[l2h] How to change 'charset'?

Ross Moore Ross Moore <ross@ics.mq.edu.au>
Sat, 4 Nov 2000 09:06:02 +1100 (EST)


Inel wrote:

> I am using v99.2b8 now.
> But, I cann't change  the charset to 'iso-2202-kr' (EUC-KR).
> ($CHARSET = 'iso-2202-kr'; in .latex2html-init)
> 
> What should I do?
> Thanks in advance.

That is a very timely question.
Simply setting the $CHARSET variable is not enough.

THe reason for this is that LaTeX2HTML is expecting to translate
special characters and ligature combinations into the requested
character-set; to do this requires loading a file which contains
appropriate Perl subroutines to perform these conversions.
When no such file is available, the $CHARSET is reverted to
being the standard  iso-8859-1 .

However, it *is* possible to disable that mechanism, allowing
an alternative charset to be used, without any support for special
characters or ligatures. Any non-ascii content will be placed into
the HTML files just "as it comes", as LaTeX2HTML has no rules to apply
for any sophisticated checking, or replacement rules.

So far I've only used LaTeX2HTML this way with 1 test file,
using a charset of  iso-8859-7  (for Greek)

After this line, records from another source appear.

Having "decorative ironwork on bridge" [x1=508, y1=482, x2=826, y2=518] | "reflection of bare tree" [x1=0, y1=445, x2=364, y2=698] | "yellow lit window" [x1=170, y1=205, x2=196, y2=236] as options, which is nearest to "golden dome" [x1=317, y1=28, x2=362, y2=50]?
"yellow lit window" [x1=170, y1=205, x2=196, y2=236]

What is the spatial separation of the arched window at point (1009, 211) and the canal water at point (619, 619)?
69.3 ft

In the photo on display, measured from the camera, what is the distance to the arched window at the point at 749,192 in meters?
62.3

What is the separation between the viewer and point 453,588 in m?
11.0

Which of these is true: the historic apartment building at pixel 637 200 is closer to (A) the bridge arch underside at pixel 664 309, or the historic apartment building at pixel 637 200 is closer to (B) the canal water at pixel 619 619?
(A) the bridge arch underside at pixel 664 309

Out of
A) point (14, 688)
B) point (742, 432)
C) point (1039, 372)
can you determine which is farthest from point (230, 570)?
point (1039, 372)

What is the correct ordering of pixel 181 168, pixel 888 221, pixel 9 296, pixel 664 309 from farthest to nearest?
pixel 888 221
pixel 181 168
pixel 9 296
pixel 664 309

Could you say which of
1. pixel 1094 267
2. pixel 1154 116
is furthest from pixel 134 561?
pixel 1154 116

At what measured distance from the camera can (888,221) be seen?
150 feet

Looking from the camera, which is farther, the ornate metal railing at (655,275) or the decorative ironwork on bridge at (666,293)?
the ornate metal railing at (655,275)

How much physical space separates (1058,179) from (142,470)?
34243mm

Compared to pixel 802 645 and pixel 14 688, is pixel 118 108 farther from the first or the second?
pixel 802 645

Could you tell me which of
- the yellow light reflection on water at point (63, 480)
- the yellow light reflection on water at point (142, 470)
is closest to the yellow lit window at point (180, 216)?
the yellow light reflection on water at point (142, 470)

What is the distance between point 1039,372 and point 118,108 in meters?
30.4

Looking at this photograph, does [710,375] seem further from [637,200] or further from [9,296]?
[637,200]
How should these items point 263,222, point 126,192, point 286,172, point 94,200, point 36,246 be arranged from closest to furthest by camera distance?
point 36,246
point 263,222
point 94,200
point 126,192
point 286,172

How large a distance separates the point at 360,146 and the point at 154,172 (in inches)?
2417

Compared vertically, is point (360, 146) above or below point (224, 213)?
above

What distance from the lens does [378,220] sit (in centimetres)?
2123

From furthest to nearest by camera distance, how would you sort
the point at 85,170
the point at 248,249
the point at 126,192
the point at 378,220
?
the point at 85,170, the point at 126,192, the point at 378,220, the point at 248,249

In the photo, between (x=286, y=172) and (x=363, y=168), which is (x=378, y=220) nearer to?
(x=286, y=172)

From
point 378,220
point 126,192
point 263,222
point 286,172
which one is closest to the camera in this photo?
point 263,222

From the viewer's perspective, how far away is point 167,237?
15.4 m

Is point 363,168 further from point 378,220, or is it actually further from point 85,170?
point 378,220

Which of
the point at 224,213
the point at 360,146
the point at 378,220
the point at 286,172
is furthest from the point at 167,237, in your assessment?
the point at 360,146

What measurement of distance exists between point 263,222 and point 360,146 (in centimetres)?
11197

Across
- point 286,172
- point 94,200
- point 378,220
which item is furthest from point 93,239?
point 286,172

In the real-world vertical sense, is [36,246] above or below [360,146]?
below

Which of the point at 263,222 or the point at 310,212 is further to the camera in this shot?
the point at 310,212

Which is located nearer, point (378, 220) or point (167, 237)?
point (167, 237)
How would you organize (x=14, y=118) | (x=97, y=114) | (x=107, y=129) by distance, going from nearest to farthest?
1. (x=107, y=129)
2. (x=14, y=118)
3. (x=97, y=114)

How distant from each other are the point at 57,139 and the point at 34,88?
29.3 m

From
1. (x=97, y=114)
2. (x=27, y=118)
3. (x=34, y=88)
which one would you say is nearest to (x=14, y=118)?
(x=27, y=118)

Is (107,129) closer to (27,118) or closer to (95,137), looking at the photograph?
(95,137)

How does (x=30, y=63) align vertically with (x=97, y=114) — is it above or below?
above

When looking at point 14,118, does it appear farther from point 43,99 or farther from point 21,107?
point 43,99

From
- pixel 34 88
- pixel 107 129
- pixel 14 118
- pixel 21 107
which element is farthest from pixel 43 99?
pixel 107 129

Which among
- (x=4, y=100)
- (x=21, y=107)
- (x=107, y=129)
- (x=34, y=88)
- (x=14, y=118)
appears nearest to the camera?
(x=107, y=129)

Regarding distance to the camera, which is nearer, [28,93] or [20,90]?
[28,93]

It was achieved with the following settings in  .latex2html-init

########  for  .latex2html-init ###########

CHARSET='iso-8859-7';
$charset='iso-8859-7';

# do not convert raw characters to parameter entities:
sub replace_strange_accents { }

########  end of for  .latex2html-init ###########


How well this works with other character sets is completely unknown to me.
Please give it a try, and report the results to this email list.

> Best regards,
> inel

Hope this helps,

	Ross Moore